### DO THIS
Find the line that contains "Of the choices". Then set down that line and all the lines after it, to the end of the records, exactly and with nothing added.

Records from a dataset

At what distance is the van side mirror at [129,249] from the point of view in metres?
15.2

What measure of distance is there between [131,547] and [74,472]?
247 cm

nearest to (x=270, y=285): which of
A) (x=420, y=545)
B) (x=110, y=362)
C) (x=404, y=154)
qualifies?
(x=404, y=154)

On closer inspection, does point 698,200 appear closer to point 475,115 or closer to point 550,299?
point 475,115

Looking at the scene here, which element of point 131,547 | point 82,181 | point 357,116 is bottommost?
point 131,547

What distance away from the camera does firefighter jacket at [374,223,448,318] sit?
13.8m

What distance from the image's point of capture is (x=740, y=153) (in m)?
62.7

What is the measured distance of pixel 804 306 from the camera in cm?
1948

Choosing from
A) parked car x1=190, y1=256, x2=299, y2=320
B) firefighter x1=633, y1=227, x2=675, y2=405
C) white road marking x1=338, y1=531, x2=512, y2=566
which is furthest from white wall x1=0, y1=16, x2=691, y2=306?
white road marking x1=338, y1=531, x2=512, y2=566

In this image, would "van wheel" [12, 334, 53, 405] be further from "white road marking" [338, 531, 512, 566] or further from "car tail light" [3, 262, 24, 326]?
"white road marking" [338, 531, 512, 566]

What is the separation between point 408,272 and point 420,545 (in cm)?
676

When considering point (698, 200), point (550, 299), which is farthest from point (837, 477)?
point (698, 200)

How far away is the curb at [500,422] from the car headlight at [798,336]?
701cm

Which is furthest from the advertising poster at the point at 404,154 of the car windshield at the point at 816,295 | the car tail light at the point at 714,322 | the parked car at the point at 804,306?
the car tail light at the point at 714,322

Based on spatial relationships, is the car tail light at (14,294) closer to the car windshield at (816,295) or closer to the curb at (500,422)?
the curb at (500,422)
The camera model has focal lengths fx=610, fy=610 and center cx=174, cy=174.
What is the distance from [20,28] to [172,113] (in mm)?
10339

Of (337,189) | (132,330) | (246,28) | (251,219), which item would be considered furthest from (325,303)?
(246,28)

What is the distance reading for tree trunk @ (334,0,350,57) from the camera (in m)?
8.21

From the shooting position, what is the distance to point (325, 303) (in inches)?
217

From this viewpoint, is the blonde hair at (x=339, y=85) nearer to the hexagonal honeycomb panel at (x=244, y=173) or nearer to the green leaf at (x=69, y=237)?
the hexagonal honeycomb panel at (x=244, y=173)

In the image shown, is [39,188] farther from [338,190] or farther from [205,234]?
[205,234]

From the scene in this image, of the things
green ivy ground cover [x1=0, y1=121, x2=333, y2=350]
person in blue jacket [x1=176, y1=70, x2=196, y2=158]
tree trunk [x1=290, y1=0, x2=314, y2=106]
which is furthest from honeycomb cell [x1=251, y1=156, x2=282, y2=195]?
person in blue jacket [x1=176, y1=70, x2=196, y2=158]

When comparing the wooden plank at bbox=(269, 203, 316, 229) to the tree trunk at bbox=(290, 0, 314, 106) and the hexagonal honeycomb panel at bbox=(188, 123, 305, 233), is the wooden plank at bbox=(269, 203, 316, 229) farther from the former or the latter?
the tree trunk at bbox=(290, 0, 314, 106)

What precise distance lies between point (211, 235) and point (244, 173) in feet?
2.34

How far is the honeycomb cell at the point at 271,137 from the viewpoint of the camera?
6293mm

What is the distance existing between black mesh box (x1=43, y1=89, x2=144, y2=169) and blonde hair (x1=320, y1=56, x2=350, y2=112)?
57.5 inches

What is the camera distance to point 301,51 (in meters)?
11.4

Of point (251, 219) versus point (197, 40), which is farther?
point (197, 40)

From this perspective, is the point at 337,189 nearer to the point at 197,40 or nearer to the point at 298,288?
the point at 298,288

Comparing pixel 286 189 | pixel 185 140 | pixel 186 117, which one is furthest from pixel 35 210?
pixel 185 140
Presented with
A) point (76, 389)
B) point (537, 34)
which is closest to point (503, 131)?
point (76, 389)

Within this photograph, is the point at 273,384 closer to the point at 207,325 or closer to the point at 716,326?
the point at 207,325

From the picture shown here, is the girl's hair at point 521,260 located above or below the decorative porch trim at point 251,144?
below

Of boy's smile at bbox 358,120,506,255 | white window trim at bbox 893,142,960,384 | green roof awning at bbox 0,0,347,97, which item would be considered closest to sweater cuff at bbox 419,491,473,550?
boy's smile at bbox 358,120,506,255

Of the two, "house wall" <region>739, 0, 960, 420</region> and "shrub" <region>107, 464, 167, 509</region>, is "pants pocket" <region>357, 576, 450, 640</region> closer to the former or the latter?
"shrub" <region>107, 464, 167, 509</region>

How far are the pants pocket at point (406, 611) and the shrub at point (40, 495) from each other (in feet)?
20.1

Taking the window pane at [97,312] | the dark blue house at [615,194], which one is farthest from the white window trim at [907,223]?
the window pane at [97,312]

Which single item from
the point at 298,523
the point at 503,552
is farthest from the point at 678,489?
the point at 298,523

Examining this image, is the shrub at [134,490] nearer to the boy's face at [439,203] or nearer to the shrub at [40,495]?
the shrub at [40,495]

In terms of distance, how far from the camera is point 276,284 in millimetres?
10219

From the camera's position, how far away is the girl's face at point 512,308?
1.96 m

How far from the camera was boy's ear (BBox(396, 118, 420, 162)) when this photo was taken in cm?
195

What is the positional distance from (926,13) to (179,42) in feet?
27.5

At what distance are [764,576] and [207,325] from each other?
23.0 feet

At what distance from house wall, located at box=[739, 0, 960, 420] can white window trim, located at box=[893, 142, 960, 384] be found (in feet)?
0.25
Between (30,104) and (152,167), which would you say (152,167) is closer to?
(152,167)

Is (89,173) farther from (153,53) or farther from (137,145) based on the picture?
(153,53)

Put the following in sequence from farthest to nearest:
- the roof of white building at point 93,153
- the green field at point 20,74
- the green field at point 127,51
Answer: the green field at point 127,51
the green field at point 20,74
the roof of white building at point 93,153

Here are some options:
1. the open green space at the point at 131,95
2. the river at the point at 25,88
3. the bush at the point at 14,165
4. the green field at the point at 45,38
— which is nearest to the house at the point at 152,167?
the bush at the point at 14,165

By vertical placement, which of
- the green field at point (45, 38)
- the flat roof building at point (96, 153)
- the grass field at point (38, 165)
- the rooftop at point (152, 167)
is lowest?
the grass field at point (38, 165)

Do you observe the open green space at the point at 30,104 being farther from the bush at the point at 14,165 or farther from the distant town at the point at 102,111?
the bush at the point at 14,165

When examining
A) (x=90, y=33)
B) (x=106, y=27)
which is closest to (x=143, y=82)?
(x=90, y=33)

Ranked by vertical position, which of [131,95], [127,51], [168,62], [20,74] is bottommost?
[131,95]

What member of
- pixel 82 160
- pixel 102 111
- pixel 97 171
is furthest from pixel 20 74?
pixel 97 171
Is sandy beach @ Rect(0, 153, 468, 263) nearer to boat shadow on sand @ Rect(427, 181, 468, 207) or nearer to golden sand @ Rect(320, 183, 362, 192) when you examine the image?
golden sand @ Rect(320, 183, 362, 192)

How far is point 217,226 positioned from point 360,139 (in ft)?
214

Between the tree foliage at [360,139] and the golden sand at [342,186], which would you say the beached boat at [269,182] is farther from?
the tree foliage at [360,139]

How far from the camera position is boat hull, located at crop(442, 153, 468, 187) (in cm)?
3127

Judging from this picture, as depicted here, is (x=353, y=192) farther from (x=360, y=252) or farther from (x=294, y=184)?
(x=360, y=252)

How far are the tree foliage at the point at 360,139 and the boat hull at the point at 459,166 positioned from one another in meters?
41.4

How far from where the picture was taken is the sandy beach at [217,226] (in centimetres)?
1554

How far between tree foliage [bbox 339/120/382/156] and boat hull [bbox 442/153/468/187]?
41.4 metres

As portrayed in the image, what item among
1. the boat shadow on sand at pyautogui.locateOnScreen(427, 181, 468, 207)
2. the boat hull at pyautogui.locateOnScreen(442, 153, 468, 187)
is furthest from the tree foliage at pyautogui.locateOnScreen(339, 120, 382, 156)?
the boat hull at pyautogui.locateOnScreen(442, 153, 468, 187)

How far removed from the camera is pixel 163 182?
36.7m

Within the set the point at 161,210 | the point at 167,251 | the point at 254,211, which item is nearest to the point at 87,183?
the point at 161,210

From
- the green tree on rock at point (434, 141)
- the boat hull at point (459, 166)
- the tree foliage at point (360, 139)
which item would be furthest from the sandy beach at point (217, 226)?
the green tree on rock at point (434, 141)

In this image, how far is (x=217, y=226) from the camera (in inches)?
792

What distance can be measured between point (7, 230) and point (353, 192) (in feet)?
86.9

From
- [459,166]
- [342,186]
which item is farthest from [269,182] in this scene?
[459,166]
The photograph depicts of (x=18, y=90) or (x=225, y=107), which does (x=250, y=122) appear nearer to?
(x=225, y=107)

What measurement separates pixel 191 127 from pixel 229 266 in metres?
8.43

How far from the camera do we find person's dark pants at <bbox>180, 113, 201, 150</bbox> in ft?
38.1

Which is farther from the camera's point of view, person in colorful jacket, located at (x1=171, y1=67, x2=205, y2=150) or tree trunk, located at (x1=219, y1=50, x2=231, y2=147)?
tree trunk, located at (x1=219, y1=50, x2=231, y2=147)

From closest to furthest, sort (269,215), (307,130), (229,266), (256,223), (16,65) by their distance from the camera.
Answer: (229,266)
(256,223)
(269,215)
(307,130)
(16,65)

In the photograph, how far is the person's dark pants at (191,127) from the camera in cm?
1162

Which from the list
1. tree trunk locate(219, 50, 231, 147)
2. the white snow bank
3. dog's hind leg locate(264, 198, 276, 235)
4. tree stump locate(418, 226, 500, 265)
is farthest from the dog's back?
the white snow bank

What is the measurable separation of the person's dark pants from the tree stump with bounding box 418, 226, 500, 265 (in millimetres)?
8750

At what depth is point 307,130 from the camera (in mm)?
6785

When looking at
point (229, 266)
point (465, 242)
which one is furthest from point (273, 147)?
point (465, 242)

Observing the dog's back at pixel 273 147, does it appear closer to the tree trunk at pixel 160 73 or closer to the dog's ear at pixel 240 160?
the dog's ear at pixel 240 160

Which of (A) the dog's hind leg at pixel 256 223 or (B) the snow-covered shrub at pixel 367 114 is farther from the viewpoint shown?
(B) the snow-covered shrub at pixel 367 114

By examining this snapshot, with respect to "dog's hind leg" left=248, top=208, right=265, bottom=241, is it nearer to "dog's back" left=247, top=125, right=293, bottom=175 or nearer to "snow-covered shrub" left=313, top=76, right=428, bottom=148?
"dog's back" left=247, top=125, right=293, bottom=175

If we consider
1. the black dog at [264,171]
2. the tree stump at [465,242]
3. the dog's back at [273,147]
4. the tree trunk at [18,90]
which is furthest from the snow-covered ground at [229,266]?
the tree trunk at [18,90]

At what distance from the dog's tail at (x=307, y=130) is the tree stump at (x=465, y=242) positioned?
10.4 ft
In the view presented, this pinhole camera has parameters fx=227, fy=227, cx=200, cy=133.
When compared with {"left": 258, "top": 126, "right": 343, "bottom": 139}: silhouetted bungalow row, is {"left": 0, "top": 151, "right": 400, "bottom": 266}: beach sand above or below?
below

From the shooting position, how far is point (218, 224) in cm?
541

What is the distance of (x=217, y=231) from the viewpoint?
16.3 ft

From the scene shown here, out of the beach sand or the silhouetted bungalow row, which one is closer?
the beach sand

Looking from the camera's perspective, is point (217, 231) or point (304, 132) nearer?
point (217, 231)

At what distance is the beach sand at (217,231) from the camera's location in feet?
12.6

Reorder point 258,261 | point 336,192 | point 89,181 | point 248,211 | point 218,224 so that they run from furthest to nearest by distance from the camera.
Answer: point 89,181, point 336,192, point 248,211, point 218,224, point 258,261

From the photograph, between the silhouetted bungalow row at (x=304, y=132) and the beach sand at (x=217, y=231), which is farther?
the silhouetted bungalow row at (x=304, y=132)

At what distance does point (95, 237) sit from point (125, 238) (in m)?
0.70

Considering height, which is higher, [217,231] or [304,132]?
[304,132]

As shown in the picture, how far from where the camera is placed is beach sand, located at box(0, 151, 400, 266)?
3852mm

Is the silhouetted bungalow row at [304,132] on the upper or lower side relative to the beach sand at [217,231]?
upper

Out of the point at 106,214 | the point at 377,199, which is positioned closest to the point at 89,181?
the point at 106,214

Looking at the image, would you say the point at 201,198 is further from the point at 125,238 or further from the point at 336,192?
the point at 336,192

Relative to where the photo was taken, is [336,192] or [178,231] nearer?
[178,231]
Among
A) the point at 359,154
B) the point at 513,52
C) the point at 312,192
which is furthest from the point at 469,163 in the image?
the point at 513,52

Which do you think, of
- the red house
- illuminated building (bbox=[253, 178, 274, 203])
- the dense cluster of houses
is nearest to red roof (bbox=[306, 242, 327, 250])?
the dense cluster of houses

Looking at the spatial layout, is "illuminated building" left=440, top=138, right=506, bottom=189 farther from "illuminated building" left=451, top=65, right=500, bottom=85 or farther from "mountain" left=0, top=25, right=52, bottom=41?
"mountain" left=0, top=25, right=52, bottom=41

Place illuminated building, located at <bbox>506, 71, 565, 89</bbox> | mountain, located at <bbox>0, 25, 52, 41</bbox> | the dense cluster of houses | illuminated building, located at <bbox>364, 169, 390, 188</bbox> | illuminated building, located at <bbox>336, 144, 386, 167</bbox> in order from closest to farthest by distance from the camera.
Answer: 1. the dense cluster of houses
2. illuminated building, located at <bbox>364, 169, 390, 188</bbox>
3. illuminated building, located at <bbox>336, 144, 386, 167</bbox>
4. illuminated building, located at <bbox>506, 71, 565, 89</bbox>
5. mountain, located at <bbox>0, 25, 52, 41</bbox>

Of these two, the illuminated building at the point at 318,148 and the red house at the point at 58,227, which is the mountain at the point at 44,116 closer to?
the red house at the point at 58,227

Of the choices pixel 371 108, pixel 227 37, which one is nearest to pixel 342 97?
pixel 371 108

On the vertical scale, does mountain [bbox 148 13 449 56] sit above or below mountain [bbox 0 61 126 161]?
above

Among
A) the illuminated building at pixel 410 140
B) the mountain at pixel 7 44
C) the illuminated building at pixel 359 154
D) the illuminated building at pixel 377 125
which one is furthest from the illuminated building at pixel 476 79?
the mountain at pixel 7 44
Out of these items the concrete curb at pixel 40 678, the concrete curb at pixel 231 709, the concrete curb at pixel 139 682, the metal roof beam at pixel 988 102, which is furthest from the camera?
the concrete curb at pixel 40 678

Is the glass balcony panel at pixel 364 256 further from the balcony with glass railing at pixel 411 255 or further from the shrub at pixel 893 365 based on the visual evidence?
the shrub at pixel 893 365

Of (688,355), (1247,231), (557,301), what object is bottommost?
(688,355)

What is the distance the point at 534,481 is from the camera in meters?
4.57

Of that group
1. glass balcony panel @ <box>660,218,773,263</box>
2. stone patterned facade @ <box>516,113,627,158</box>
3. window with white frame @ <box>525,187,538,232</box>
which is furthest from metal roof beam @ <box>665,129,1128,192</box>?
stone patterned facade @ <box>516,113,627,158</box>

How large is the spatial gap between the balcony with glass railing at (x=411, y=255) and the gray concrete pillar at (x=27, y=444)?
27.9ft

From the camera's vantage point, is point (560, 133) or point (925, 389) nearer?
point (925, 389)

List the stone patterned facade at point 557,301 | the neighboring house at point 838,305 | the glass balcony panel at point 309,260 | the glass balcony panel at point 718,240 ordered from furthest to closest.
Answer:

### CORRECT ANSWER
Of the choices pixel 371 108, pixel 227 37, which one is nearest to pixel 342 97?
pixel 371 108

On the vertical scale, does mountain [bbox 148 13 449 56] sit above or below mountain [bbox 0 61 126 161]?
above

Among
A) the illuminated building at pixel 410 140
B) the mountain at pixel 7 44
C) the illuminated building at pixel 359 154
D) the illuminated building at pixel 377 125
which one is furthest from the illuminated building at pixel 476 79?
the mountain at pixel 7 44
Out of these items the concrete curb at pixel 40 678, the concrete curb at pixel 231 709, the concrete curb at pixel 139 682, the metal roof beam at pixel 988 102, which is furthest from the camera?
the concrete curb at pixel 40 678

Is the glass balcony panel at pixel 364 256 further from the balcony with glass railing at pixel 411 255 or further from the shrub at pixel 893 365 based on the visual evidence?
the shrub at pixel 893 365

Of (688,355), (1247,231), (557,301), what object is bottommost?
(688,355)

What is the distance the point at 534,481 is from the camera in meters?
4.57

Of that group
1. glass balcony panel @ <box>660,218,773,263</box>
2. stone patterned facade @ <box>516,113,627,158</box>
3. window with white frame @ <box>525,187,538,232</box>
which is furthest from metal roof beam @ <box>665,129,1128,192</box>?
stone patterned facade @ <box>516,113,627,158</box>

How large is the spatial gap between the balcony with glass railing at (x=411, y=255) and the gray concrete pillar at (x=27, y=444)?
27.9ft

From the camera's vantage point, is point (560, 133) or point (925, 389) nearer?
point (925, 389)

List the stone patterned facade at point 557,301 | the neighboring house at point 838,305 | the glass balcony panel at point 309,260 | the glass balcony panel at point 718,240 ordered from furthest to closest.
Answer:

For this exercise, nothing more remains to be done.